After running `vllm-sr serve`, the following endpoints are available:

| Endpoint | Port | Description |
|----------|------|-------------|
| Dashboard | 8700 | Web UI for monitoring and Playground |
| API | 8888* | Chat completions API (configurable in config.yaml) |
| Metrics | 9190 | Prometheus metrics |
| gRPC | 50051 | Router gRPC (internal) |
| Jaeger UI | 16686 | Distributed tracing UI |
| Grafana (embedded) | 8700 | Dashboards at /embedded/grafana |
| Prometheus UI | 9090 | Metrics storage and querying |

*Default port, configurable via `listeners` in config.yaml

### Observability

`vllm-sr serve` automatically starts the observability stack:

- **Jaeger**: Distributed tracing embedded at http://localhost:8700/embedded/jaeger (also available directly at http://localhost:16686)
- **Grafana**: Pre-configured dashboards embedded at http://localhost:8700/embedded/grafana
- **Prometheus**: Metrics collection at http://localhost:9090

**Note**: Grafana is optimized for embedded access through the dashboard. For the best experience, use http://localhost:8700/embedded/grafana where anonymous authentication is pre-configured.

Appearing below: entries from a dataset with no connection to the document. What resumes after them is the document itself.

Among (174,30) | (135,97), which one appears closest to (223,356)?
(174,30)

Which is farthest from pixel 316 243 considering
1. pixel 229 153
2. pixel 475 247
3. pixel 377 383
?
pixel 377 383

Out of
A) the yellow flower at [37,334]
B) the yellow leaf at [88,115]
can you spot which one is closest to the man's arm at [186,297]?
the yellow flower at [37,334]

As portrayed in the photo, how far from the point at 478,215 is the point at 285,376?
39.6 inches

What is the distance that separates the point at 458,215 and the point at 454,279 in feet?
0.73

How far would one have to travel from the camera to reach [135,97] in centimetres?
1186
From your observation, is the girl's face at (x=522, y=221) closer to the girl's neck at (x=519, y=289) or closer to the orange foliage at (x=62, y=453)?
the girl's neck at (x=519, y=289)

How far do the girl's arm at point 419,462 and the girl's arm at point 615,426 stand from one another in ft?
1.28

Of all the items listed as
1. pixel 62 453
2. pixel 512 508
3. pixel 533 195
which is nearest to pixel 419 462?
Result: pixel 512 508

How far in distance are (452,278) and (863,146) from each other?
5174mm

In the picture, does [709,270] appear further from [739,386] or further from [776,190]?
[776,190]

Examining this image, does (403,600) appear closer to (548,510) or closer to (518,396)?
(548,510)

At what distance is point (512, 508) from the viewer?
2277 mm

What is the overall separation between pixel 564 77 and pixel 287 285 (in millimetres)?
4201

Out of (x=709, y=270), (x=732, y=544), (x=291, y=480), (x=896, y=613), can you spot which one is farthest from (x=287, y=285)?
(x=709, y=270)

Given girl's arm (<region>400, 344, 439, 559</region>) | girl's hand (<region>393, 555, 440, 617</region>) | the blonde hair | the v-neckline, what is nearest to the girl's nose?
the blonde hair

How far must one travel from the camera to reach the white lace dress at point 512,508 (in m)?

Tracing is enabled by default. Traces are visible in Jaeger under the `vllm-sr` service name.

## Configuration

### Plugin Configuration

The CLI supports configuring plugins in your routing decisions. Plugins are per-decision behaviors that customize request handling (security, caching, customization, debugging).

**Supported Plugin Types:**

- `semantic-cache` - Cache similar requests for performance
- `memory` - Retrieve and store route-local conversation memory
- `system_prompt` - Inject custom system prompts
- `header_mutation` - Add/modify HTTP headers
- `hallucination` - Detect hallucinations in responses
- `router_replay` - Record routing decisions for debugging
- `rag` - Inject retrieved knowledge into prompts
- `image_gen` - Hand a matched route off to an image generation backend
- `fast_response` - Return a route-local response immediately
- `request_params` - Sanitize or cap request body parameters before forwarding
- `response_jailbreak` - Screen model output before returning it
- `tools` - Restrict or curate tool access per route

**Plugin Examples:**

Each example shows the plugin list inside a canonical `routing.decisions[]` entry.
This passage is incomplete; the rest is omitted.